Love (of writing, that is) was in
the air this February when Academy Prep students and Writing Center tutors
alike flocked to the Jean Ann Cone library to work on a myriad of writing
assignments ranging from Shakespearean sonnets to personal narratives. Tutoring events included sophomore
Writing Center tutors working with fifth graders on free verse poems, junior
Writing Center tutors working with sixth graders on limericks and haikus, and senior Writing Center tutors advising
Academy Prep seventh graders on the art of composing Shakespearean love
sonnets. The students channeled their inner brooding poets and wrote profound
odes to subjects ranging from the abstract concept of being the final living
beings on the planet to the irresistible aroma of McDonald’s fries.
A tutor and an Academy Prep student relax before the tutorial. |
However, February tutoring kicked
off with a special session made possible through the collaboration of Berkeley
alumnus Justin Honaman, a retail sales and marketing executive at the Coca-Cola
Company, and the Writing Center. Honaman, in an altruistic move to give back to
his community and alma mater, decided that the Writing Center’s dedicated
partnership with the students of Academy Prep deemed it a worthy organization
to work with.
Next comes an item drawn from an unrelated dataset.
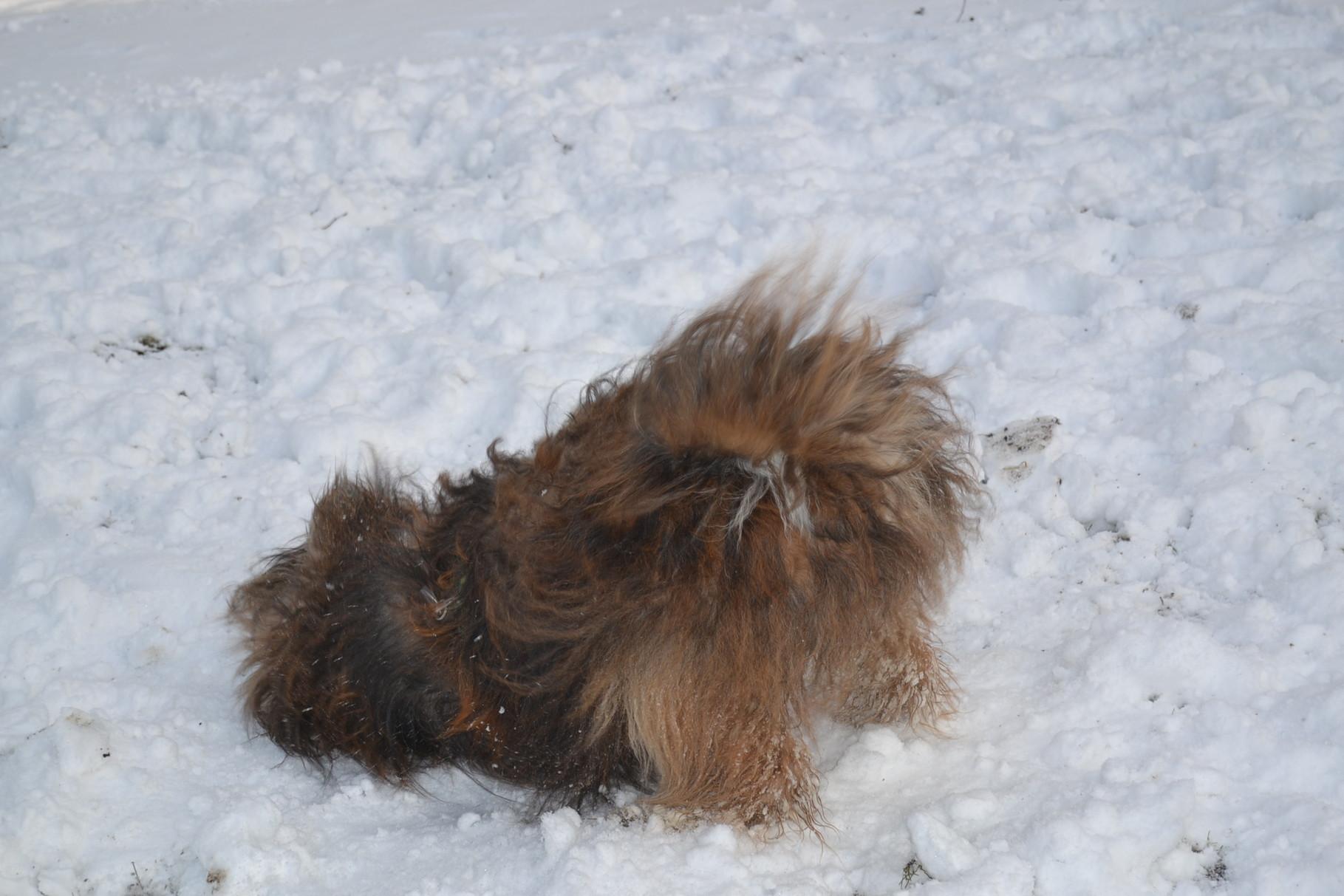 Mandas erster Schnee diesen Winter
On the first day of February, Honaman and dozens of Coca-Cola
representatives arrived at Berkeley to join forces with Writing Center interns
and directors and Academy Prep tutees. The momentous nature of the essay prompt
given to the Academy Prep eighth graders was indubitable; they were tasked with
the assignment of describing one defining moment of their lives through a
personal narrative.
Coca-Cola representatives join the tutoring sessions. |
The day began with various
icebreakers among the Academy Prep students, Coca-Cola representatives, and
Writing Center tutors. Animated conversations about baseball teams, favorite
foods, and the upcoming Grammys pervaded the library until Mrs. Marcantuono, a
Writing Center faculty director, began the session with a few introductory
remarks. Marcantuono welcomed the guests to Berkeley and challenged both
writers and tutors to employ the cardinal rules they previously learned about
quality writing, including “showing, not telling,” integrating rich sensory
details into descriptions, and deploying effective dialogue. She also stated
that at the end of the hour, groups were welcome to share either excerpts from
their narratives or lessons they learned. A mere five minutes into the session,
the library was a sea of red Coca-Cola shirts, white Academy Prep polo shirts,
and multicolored Berkeley uniforms hunched over rough drafts and pencils.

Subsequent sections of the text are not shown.